Experimental Findings
The paper demonstrates the efficacy of the proposed method in the Pocman and Rocksample benchmark scenarios. In these domains, learned macro-actions exhibited notable computational efficiency improvements compared to both handcrafted and neural network-derived heuristics.
For the Rocksample domain, temporal heuristics showcased greater expressiveness by capturing directional constraints tied to rock sampling tasks and were computationally advantageous. In Pocman, persistent macro-actions effectively guided agents in environments characterized by extended planning horizons, outperforming local heuristics and sometimes even handcrafted ones.
In comparison to state-of-the-art neural architectures for large-scale POMDPs, the proposed methodology offered superior performance in average discounted returns and generalization capabilities, alongside notable reductions in computational and data requirements.
Implications and Future Work
The implications of this work are twofold: practically, it offers a more scalable and interpretable approach to POMDP planning, reducing computational overhead while improving policy performance; theoretically, it underscores the potential of combining symbolic reasoning with probabilistic methods in complex decision-making environments, promoting interpretability and transparency in AI systems.

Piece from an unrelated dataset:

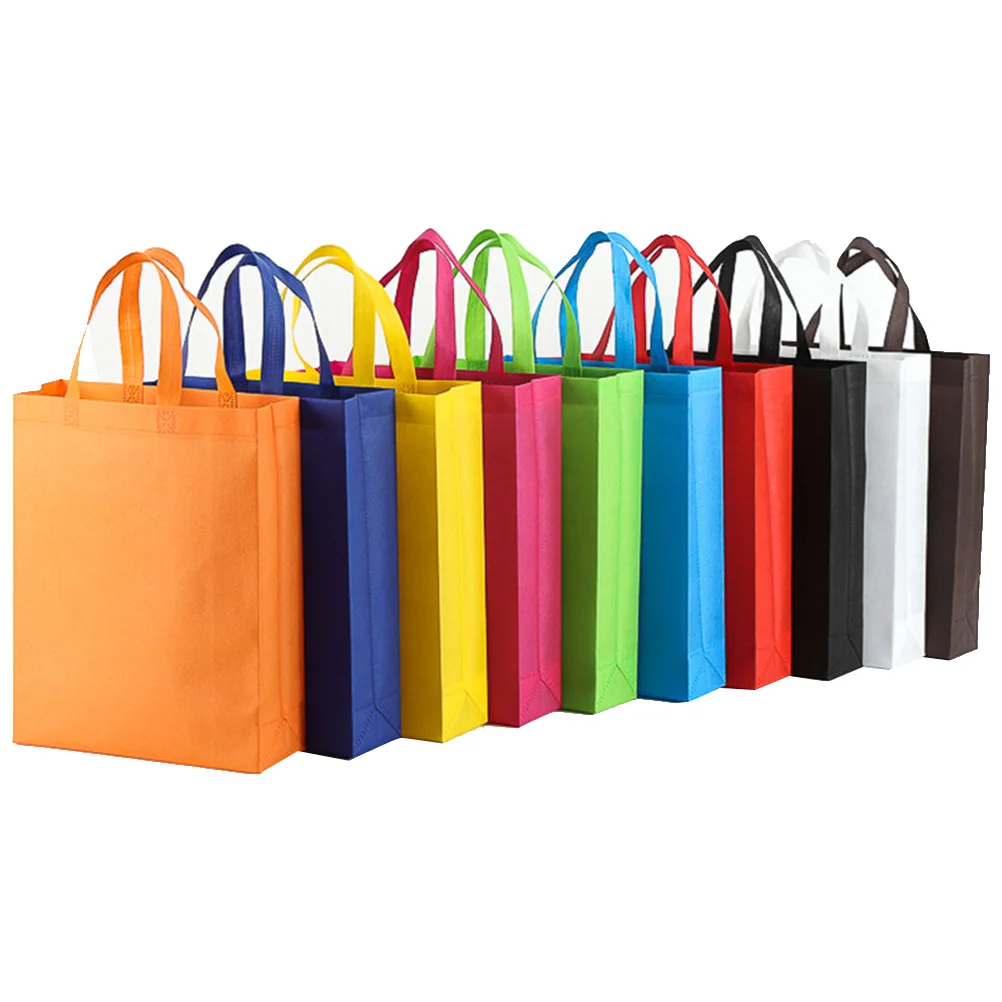 

30Pcs Eco-Friendly Shopping Bags Reusable Non-Woven Tote Bags for Grocery Event Storage Foldable Carrying Shopping Bag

Future developments may involve expanding this framework to accommodate more intricate logical representations, like full Linear Temporal Logic, and applying it to a broader spectrum of real-world tasks, including robotics and autonomous systems. The exploration of continuous domains and further refinement of logical predicate definitions derived from environment models presents a promising avenue for extending the capabilities and applicability of this methodology.
This paper makes a significant contribution to the ongoing efforts to bridge the gap between symbolic logic and automated decision-making in partially observable environments, offering insightful pathways for future research and development in AI planning strategies.